Saturday, December 3, 2022

Small Town Therapist on Keeping Secrets

What they don't know would make a library anyone would be proud of. Graffiti

History is a set of lies agreed upon by the victor.  Graffiti

Tell the truth and duck.  Finnish proverb

Being a psychotherapist in a small town led to some revelations that, of course, I couldn't reveal or react to. I'd seen a prominent wife of a man who was well regarded and respected in his church and in the community. This wife was telling me the back story--- what she and her husband were attempting to hide. This woman was in her seventies and this was her second marriage, one she'd been in for almost forty years. She brought a daughter a preteen into that marriage. They then proceeded to have several additional children. The daughter, his step child, came to her mother when she was in her twenties and confessed that the step dad had been sexually abusing her for years. The shock was profound, but she had all these other children by this man, boys as it turns out. He was supposedly a very religious man, a pillar in his church. Now, many, many years later she was still so enraged, justifiably, and needed to make a decision about whether to divorce him or wait it out. She'd been diagnosed with cancer and her time was limited. Why did she not act years and years ago? "It was because of the children" she said.  One of the decisions she was debating was whether to confide this awful truth to one of her sons. This son also lived in the community and always had contempt for her. The son regarded her as cold and uncaring, especially to his father. What a decision. She was literally eating herself up over the latest diagnosis and her desire to let go of the rage. Now at least she'd confided to another living person outside of the family. Me. So I knew, the daughter knew, and my client knew what he'd done--- the community would remain clueless. The son? 

This was not the only case I've had like that. I still hold these secrets. Have to. My client's  daughter was grown and I couldn't press charges to the authorities. I had to let go of the disgust I felt towards this man.  I'd see him in the grocery store, the library and around town and basically did my best to avoid him. Ironically he died before his wife and I don't know if she chose to tell her son of the abuse. My client died shortly thereafter. I contend that the abuse her daughter suffered had made her suffer too, year after year.

In the fundamentalist churches, not just the Catholic church, there's plenty of abuse: verbal, mental, sexual and emotional of girls and boys too. Until very recently the Mormon church was actually sponsoring and supporting abusers who had multiple wives and scads of children who were subjected to all kinds of abuse. Recently. These cases were reported to the higher ups in the Mormon church to no avail. The higher ups chose to only "counsel" the abusive fathers. Fat lot of good that did. The abuse didn't stop until the police got involved thanks to one of the brave daughters.

 One excellent film, "Spotlight" a movie presented in 2015, illustrates the facts of abuse in churches.  Although not a documentary, Spotlight is based on fact. It's about the investigative reporters who uncovered rampant pedophilia in the Catholic church in Boston by priests.  In fact the church hierarchy knew this, they had many accusations from parents. Sadly, their method of "stopping" the abuse was to transfer these offending priests to another parish. You can guess what happened in these other parishes, how many many children were the victims of the abusive priests.

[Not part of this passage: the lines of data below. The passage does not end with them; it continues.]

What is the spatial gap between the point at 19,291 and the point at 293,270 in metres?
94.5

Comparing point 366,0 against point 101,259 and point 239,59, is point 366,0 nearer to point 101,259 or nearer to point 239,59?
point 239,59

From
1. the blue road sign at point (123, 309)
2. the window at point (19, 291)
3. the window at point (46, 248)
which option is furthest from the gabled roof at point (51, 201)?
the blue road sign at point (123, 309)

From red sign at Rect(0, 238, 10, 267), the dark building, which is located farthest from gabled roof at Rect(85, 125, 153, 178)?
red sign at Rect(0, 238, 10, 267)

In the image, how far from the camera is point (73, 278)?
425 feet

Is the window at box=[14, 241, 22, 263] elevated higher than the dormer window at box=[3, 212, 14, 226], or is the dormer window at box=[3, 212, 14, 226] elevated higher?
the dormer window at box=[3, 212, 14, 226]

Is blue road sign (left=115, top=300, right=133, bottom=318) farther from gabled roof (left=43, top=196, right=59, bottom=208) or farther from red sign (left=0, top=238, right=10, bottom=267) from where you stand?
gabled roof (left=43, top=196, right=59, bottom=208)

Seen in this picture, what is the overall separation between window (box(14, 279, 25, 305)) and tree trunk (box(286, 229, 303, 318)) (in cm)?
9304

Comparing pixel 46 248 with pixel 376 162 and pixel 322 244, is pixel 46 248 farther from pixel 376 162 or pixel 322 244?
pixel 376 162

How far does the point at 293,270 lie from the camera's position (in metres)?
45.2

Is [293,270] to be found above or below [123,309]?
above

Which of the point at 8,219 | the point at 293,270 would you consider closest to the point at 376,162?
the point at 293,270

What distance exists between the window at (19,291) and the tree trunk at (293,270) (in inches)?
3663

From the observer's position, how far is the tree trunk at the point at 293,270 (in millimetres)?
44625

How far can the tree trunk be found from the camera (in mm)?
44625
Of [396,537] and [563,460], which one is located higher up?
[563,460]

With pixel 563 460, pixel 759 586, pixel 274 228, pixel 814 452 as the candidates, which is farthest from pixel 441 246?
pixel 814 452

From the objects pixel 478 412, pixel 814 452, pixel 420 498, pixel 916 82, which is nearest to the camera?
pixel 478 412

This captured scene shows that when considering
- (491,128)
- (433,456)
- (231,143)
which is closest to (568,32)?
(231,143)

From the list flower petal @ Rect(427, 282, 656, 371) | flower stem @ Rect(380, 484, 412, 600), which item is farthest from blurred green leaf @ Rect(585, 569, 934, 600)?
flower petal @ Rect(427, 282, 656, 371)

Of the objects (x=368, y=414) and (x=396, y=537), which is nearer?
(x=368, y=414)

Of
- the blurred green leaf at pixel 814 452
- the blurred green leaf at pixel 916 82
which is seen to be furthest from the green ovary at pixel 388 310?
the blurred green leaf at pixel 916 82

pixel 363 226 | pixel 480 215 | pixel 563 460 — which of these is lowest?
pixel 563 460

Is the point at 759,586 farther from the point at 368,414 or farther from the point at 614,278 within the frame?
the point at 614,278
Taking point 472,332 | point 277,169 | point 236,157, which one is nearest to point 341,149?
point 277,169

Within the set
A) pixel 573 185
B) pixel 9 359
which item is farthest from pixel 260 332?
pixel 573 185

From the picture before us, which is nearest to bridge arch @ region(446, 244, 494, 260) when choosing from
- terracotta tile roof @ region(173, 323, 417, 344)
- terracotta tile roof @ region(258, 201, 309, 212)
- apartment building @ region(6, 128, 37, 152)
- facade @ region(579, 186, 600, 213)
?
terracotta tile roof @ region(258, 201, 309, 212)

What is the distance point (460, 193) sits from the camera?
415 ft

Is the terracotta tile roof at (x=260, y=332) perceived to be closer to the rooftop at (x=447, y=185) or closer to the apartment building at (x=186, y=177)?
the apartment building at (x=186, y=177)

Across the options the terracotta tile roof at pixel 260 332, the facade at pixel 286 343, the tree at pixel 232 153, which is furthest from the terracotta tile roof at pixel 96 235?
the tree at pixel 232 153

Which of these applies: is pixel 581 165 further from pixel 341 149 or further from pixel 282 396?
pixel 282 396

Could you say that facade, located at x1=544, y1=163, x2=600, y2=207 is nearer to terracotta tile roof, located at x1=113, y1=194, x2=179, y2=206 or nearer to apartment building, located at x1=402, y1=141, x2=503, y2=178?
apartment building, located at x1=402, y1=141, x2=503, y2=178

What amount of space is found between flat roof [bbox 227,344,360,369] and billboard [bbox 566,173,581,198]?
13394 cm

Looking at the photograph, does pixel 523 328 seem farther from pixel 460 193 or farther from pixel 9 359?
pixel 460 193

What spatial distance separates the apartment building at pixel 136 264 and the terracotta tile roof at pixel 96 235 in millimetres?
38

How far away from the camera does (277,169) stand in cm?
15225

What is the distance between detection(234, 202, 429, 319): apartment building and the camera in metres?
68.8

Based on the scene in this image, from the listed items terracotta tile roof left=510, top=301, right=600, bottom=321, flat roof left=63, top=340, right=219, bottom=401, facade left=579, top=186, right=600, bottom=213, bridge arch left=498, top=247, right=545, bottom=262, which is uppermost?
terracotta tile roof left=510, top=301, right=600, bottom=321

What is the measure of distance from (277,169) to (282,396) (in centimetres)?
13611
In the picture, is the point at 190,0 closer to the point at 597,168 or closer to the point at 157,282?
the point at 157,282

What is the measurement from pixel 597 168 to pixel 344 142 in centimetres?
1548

Abuse doesn't stop if the abuser is informed of repercussions for his actions. There is a stunning lack of empathy the abuser has for the child victim. This is true for the male abusers, as it is resoundingly the men doing the abuse. In the almost 40 years of my work in my field of counseling, only once did I have a female perpetrator of sexual abuse of her child. Once. According to several articles I read, sadly this abuse by a female perpetrator is becoming more common. Now, 14 to 25 % of sexual abuse cases were caused by women. Is it because I couldn't see it all those years ago? I'm not sure. 

These were the most difficult secrets that I held but only a small sampling. The number of people having affairs was astonishing to me when I was starting out my counseling practice in the eighties. When I started counseling, I took a married person as a client and she dropped the bomb that she was having an affair. She innocently asked if she could bring her partner in for couples counseling. Naively I said sure, as I loved doing marriage counseling. More naively I assumed she'd inform her mate of the affair and was coming for reparation. No so! Uncomfortably I was in the untenable position of knowing about the affair that the mate knew nothing about. That happened exactly once. Then I established the rule upon first seeing a client that if they were married and wanted to do couple's counseling I wouldn't withhold secrets from the marital partner. I'd gladly keep them on if they confessed to an affair but hustle them off to couple counseling elsewhere if they were unwilling to confess. This clarification made things so much easier for me, many clients chose not to tell. So be it. I'd see them as an individual.



I also learned that people must make up their own minds about divulging their secrets. Several couples that I see around the town, who I know have had affairs---with no true confessions--- have sustained long marriages. You never know who can keep secrets and ultimately be fine with them. Also, there are some who did confess and the partner was forgiving. Not my decision. I had to let go of the dictum, "secrets will make you sick" because bless their hearts, for some individuals it's not always true.